Les démarches visent également à obtenir davantage de transparence sur les dépenses municipales. « La municipalité ne facilite pas l’accès à l’information. Même les conseillers reçoivent souvent les données en même temps que le public », ajoute M. Albert.

La mairesse de Fauquier-Strickland, Madeleine Tremblay, n’a pas répondu à la demande de réaction d’ONFR.

Une démarche très complexe

Le professeur Gilles Levasseur, spécialiste en gestion et droit à l’Université d’Ottawa, explique que la démarche entreprise par les résidents de Grégoire Mills et Strickland est loin d’être simple.

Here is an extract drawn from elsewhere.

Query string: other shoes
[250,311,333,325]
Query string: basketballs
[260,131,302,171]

« Essayer de séparer un territoire d’une municipalité est très exigeant au niveau juridique. Ce n’est pas une décision individuelle : il faut le consentement du conseil municipal et de la majorité des citoyens. Même dans ce cas, le territoire séparé doit rester rattaché à une autre entité municipale, comme un canton uni. Devenir totalement autonome n’existe pas en Ontario. »

Selon lui, la demande des résidents pourrait être considérée par la Commission municipale de l’Ontario, notamment pour ajuster les taxes si un service municipal n’est pas fourni localement.

Gilles Levasseur est professeur de gestion et de droit à l’Université d’Ottawa. Photo : Archives ONFR

« Si vous ne recevez pas un service comme l’eau municipale, vous pouvez demander à réduire votre taxe foncière. Mais demander la séparation complète de la municipalité pour gérer vos propres infrastructures est beaucoup plus complexe et prend des années. »

Le professeur insiste sur la logique derrière les fusions et le maintien des municipalités actuelles : « La province a consolidé les municipalités pour augmenter les revenus, permettre le financement des infrastructures essentielles et garantir que tous les citoyens puissent bénéficier de services équitables. Si chacun commençait à se séparer, on créerait des îles isolées qui ne pourraient plus supporter les coûts des services de base. »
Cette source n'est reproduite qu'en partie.